Risk premium returns to oil market
Singapore — A risk premium has returned to oil markets with a vengeance, boosting global price benchmarks as escalating fighting in Iraq threatens supply while political tension looms between the US and Iran.
After months of range-bound trading during which Opec-led supply cuts supported crude prices but rising US output capped markets, prices have moved up significantly this month just as demand looks stronger than at any point in recent months, especially in China.
Despite some profit-taking on Tuesday, Brent crude futures, the international benchmark for oil prices, were still at $57.79 at 1.48am GMT, 2.5% higher than last Friday’s settlement — and almost a third above mid-year levels.
US West Texas Intermediate (WTI) crude futures were trading at $51.76 per barrel, down slightly from their last settlement, but still about 2% higher than last Friday, and almost a quarter above mid-June levels.
The higher prices came as Iraqi government forces captured the major Kurdish-held oil city of Kirkuk on Monday, responding to a Kurdish independence referendum. There were also reports that Kurds had shut down about 350,000 barrels a day of production from major fields Bai Hassan and Avana due to security concerns.
"Kirkuk, the main city in the region, produces around 10% of Iraq’s total oil output and any [further] disruption could therefore have a significant impact on supply," said William O’Loughlin, investment analyst at Rivkin Securities.
Meanwhile, political risk consultancy Eurasia Group said, "Flows will remain vulnerable until an agreement is reached."
The escalating fighting in Iraq has spooked markets as it adds to rising tension between the US and Iran.
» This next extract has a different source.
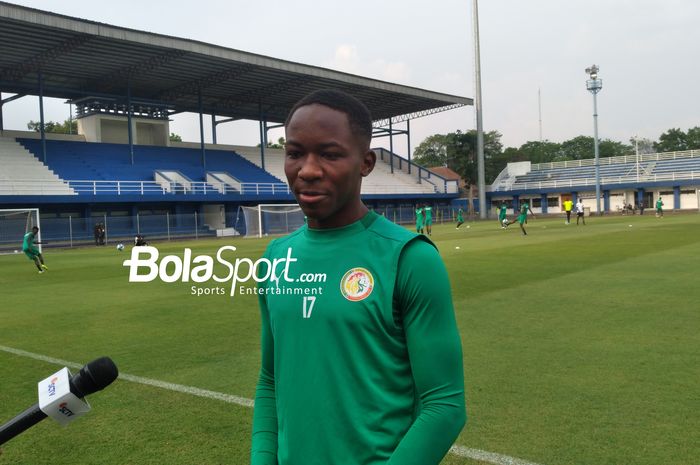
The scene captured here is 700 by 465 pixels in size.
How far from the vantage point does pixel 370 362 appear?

Last Friday US President Donald Trump refused to certify Iran’s compliance over a nuclear deal, leaving Congress 60 days to decide further action against Tehran.
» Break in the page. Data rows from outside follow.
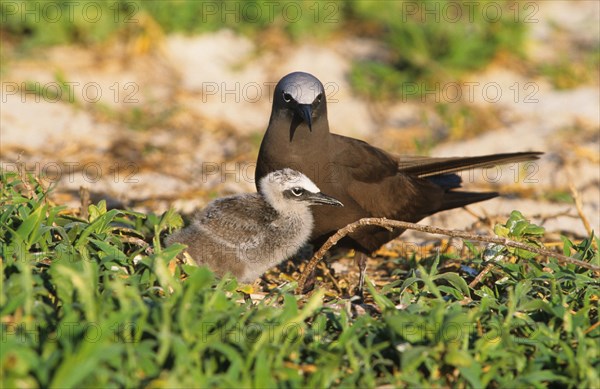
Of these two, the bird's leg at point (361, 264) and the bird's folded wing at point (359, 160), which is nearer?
the bird's leg at point (361, 264)

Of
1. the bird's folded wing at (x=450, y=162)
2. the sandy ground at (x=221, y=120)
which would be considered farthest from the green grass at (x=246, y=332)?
the sandy ground at (x=221, y=120)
During the previous round of sanctions against Iran, about 1-million barrels a day of oil was cut from global markets.
With ongoing supply cuts led by oil cartel Opec further tightening the market, analysts were revising upward their crude price forecasts for the rest of the year and into 2018.
"We see Brent averaging $54 this quarter and $52.50 per barrel in [the first half of 2018], compared with our previous forecasts of $50 and $49.50 per barrel, respectively," Bank of America Merrill Lynch said. "We also adjust WTI to average $49 this quarter, relative to our previous forecast of $47 per barrel."
The US bank said that its "revised global oil supply and demand forecasts point to a sizeable deficit in 2017 of 230,000 barrels a day".
The bank said there was further upside potential to its outlook.
"Upside risks to our projections include geopolitics and a much tighter than expected refining capacity environment."